KEY WORDS: telomere, telomere DNA, ontogenetic reserve cells, chromatin phenotype, cooperative transitions, DNA loops, nuclear matrix, epigenetic state, chromosomal "hot points".


A. M. Olovnikov predicted the loss of part of the telomere DNA sequence during replication [1, 2]. This phenomenon opened a new chapter in studies of cell biology. It explains limitations of cell divisions of normal somatic cells in eukaryotes, the replicative ageing described by Hayflick [3]. Subsequent studies [4] confirmed Olovnikov’s hypothesis. According to this hypothesis mechanisms preventing telomere shortenings must exist in individual cells and sex cells. In cells with stable telomere length, the enzyme preventing shortening of telomeric DNA sequences was found--telomerase [5, 6]. In sex cells this sequence was longer than in somatic cells [7]. The phenomenon of telomere shortening under cell ageing suggests that in immortalized cells the length of telomeres must be stable due to the presence of telomerase [4]. This was confirmed [8]. It should be stressed that the length of stable telomere sequences in tumor cells is often less than in those normal cells from which they were derived [9-11]. However, in spite of significant progress in "telomere biology" a number of major problems remain unsolved. We will analyze some information about telomeres and identify these problems. Telomeres limit groups of linkage and protect chromosomal termini against degradation by nuclease and recombinant process [12]. Telomeres are preferentially localized near the nuclear membrane and it is suggested that they participate in the organization of the nucleus [13-15]. The telomere sequence represents a long group of evolutionarily conservative repeating sequences of DNA [13-15]. In human cells the telomere repeat (TTAGGG)n is arranged in a group that can reach a length of 10-15 thousand pairs of bases. This repeat is typical for all human chromosomes [7, 10]. DNA of this repeat is associated with the nuclear matrix [16, 17]. Telomere chromatin is heterochromatinized and its DNA is replicated late [18]. The authors of this report associate this late replication with the structure of condensed telomere chromatin and possibly with its particular localization in a corresponding compartment of the interphase nucleus of the cell. It has been shown that the signal for replication of telomere DNA is initiated relatively early, in the period between G1- and preceding the M-phase of the cell cycle [18].

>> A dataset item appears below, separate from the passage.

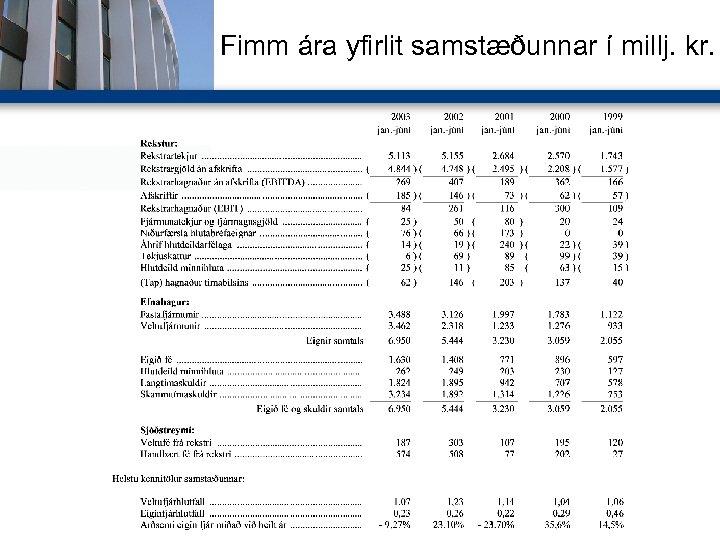 Fimm ára yfirlit samstæðunnar í millj. kr.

Data on the fate of telomere sequences in transformed cells are of principal importance. During the complex process of transformation the phenomenon of cell ageing is overcome and at a certain stage of this process cells become immortalized. However, the latter is occurs for only some of the cells. During transcription most cells live longer than their normal precursors, but gradually they also stop dividing and die. This is the so-called crisis phase. However, a small number of cells (for example, with a frequency of 10-7 for human fibroblasts infected with SV40 [19]) becomes immortalized, i.e., they overcome both replicative ageing and the crisis. This raises at least two problems: 1) Do initially normal cells overcoming crisis differ from other cells of the population? 2) Why is genome instability sharply increased in the process of transformation whereas in cells that overcome the crisis the number of chromosomal aberrations is stabilized?

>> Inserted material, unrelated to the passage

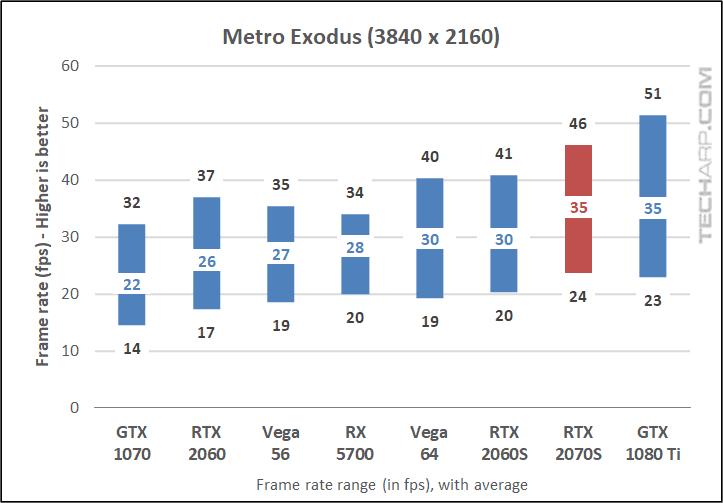 Metro Exodus 2160p results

Finally, there is a third problem. Telomere DNA sequences were shown to be localized not only in telomeres; they are distributed over other loci of vertebrate chromosomes [17, 20]. It is suggested that their appearance in non-telomere regions of chromosomes is due to chromosome fusion with subsequent amplification. These intrachromosomal repeats of DNA are sensitive to chromosome breaks and recombinations, i.e., they represent "hot points" in chromosomes during formation of chromosome aberrations [17, 21, 22]. It is interesting that DNA sequence we have isolated produce a hybridization signal not only near the telomere but also in a number of intrachromosome regions appearing as a result of chromosome fusions [23]. Thus, we propose the third problem: 3) Why are telomere repeats often "hot points" by which chromosome aberrations are generated?

In this paper we do not present a review of "telomere biology". The references used are related only to those studies that can by useful to elucidate a number of questions. Moreover, some publications containing contradictions from the enumerated problems are deliberately left out of consideration. Thus, we raise a number of questions and in subsequent chapters we introduce our view concerning their answers.

Transition through Crisis to Cells with Stabilized DNA Telomere Lengths and the Question of Ontogenetic Reserve Cells

The dynamics of changes of DNA telomere sequences during cell divisions and telomerase activity have been studied in normal and SV40 infected cells of human embryonal kidney [24]. In accordance with Olovnikov’s prediction and data from other laboratories [19] the length of the telomere repeat gradually decreased during cells divisions, and the rate of this decrease is about 65 pairs of bases per division. This process also takes place in a population infected by SV40. It is characterized by a longer life-time (with an additional number of divisions) and cells become non-viable at the crisis point. We designate this point as the CP (crisis point). During transition through the CP the length of telomere repeats decreased from ~17 to ~1.5 thousand pairs of bases. Telomerase activity is absent both in dividing cells of the normal population and in transformed cells terminating their life at the CP. However, a small number of cells pass the CP and become immortalized. In these cells the length of decreased telomeres stabilize and telomerase activity appears. It was shown [24] that before CP a number of chromosome aberrations dramatically increased. However, after CP their number stabilized and even decreased.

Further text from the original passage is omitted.